PySpark - Stack Function to Unpivot

Unpivoting transforms column-oriented data into row-oriented data. If you've worked with denormalized datasets—think spreadsheets with months as column headers or survey data with question...

Key Insights

  • The stack() function transforms wide-format DataFrames into long-format by converting multiple columns into row-based key-value pairs, essential for normalizing denormalized datasets
  • Stack requires exact column count specification and works through expr() or selectExpr(), making it more explicit but also more error-prone than pandas’ melt
  • For production pipelines, combine stack() with column preservation strategies and null handling to avoid data loss during unpivoting operations

Introduction to Unpivoting in PySpark

Unpivoting transforms column-oriented data into row-oriented data. If you’ve worked with denormalized datasets—think spreadsheets with months as column headers or survey data with question columns—you’ve encountered the need to unpivot.

The problem is simple: you have data spread across multiple columns that should be represented as rows. Instead of Q1, Q2, Q3, Q4 as separate columns, you want a quarter column and a sales column with four times as many rows.

PySpark’s stack() function solves this by reshaping your DataFrame from wide to long format.
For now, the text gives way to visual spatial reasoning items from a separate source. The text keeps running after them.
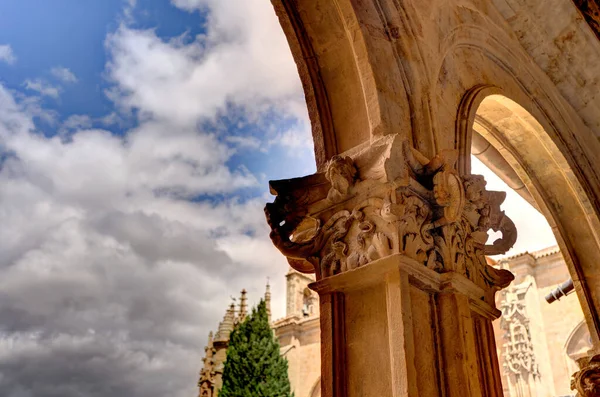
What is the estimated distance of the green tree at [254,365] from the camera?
17.3 meters

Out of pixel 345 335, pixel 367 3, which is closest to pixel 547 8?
pixel 367 3

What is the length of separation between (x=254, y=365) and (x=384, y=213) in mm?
16058

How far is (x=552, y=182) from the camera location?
507 centimetres

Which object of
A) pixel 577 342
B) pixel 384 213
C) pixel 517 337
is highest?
pixel 517 337

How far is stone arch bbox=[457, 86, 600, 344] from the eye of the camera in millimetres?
4668

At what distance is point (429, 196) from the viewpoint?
8.68 feet

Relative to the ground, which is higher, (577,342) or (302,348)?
(302,348)

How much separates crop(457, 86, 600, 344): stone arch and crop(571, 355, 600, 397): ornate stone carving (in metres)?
0.61

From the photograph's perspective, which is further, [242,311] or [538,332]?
[242,311]

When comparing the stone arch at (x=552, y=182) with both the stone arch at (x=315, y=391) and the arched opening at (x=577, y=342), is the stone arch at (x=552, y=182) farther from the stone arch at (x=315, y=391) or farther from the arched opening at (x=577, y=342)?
the stone arch at (x=315, y=391)

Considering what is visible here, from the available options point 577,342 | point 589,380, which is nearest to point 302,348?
point 577,342

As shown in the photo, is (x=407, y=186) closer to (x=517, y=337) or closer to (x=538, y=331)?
(x=517, y=337)

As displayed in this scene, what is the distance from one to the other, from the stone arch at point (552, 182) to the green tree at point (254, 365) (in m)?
13.8

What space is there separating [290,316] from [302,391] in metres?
3.16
Here’s what the transformation looks like:

from pyspark.sql import SparkSession
from pyspark.sql.functions import expr

spark = SparkSession.builder.appName("unpivot").getOrCreate()

# Wide format - difficult to analyze
wide_df = spark.createDataFrame([
    ("Product_A", 100, 150, 200, 180),
    ("Product_B", 120, 130, 140, 160)
], ["product", "Q1", "Q2", "Q3", "Q4"])

wide_df.show()
# +---------+---+---+---+---+
# |  product| Q1| Q2| Q3| Q4|
# +---------+---+---+---+---+
# |Product_A|100|150|200|180|
# |Product_B|120|130|140|160|
# +---------+---+---+---+---+

# Long format - analysis-ready
long_df = wide_df.selectExpr(
    "product",
    "stack(4, 'Q1', Q1, 'Q2', Q2, 'Q3', Q3, 'Q4', Q4) as (quarter, sales)"
)

long_df.show()
# +---------+-------+-----+
# |  product|quarter|sales|
# +---------+-------+-----+
# |Product_A|     Q1|  100|
# |Product_A|     Q2|  150|
# |Product_A|     Q3|  200|
# |Product_A|     Q4|  180|
# |Product_B|     Q1|  120|
# |Product_B|     Q2|  130|
# |Product_B|     Q3|  140|
# |Product_B|     Q4|  160|
# +---------+-------+-----+

The long format enables grouping, filtering, and time-series analysis that would be painful with the wide format.
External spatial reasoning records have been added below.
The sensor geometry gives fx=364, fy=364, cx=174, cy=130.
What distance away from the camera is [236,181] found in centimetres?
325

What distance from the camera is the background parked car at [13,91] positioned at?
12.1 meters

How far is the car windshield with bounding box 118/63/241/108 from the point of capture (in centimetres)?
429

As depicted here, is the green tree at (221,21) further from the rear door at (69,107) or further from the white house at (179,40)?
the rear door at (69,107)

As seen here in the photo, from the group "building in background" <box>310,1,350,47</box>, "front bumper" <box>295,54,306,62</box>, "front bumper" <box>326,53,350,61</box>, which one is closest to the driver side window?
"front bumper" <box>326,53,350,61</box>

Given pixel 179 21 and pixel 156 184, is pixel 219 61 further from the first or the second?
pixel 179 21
Understanding the Stack Function Syntax

The stack() function signature is straightforward but requires precision:

stack(n, col1_name, col1_value, col2_name, col2_value, ...)
  • n: The number of rows to create per input row (must match the number of column pairs)
  • col_name, col_value pairs: Alternating column name literals and column references

You must use stack() within expr() or selectExpr() because it’s a SQL function, not a DataFrame method. The function creates new columns based on the alias you provide.

Here’s a minimal example:

# Simple two-column unpivot
simple_df = spark.createDataFrame([
    (1, "Alice", 85, 92),
    (2, "Bob", 78, 88)
], ["id", "name", "math_score", "english_score"])
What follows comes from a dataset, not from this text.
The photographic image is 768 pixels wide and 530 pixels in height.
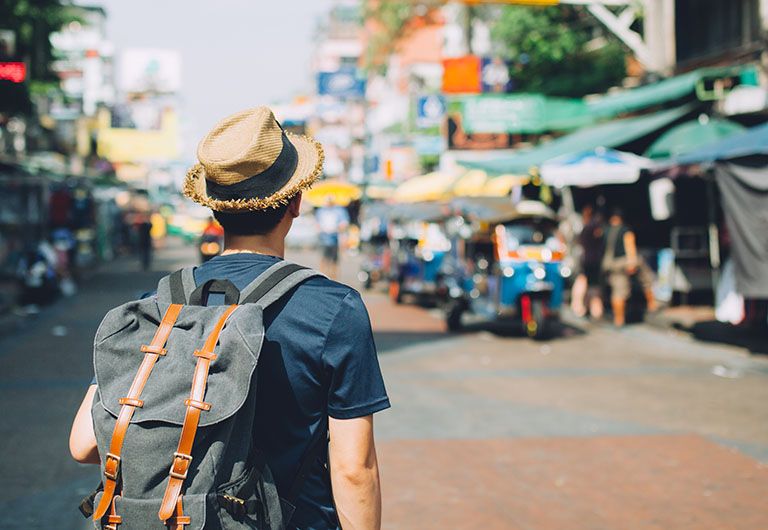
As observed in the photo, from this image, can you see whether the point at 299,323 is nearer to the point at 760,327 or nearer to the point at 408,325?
the point at 760,327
unpivoted = simple_df.selectExpr(
    "id",
    "name", 
    "stack(2, 'math', math_score, 'english', english_score) as (subject, score)"
)

unpivoted.show()
# +---+-----+-------+-----+
# | id| name|subject|score|
# +---+-----+-------+-----+
# |  1|Alice|   math|   85|
# |  1|Alice|english|   92|
# |  2|  Bob|   math|   78|
# |  2|  Bob|english|   88|
# +---+-----+-------+-----+

The number 2 tells stack() to create 2 rows per input row. The pairs 'math', math_score and 'english', english_score define what goes into the new subject and score columns.

Practical Use Case: Sales Data Transformation

Let’s work through a realistic scenario: transforming quarterly sales data from a financial reporting system.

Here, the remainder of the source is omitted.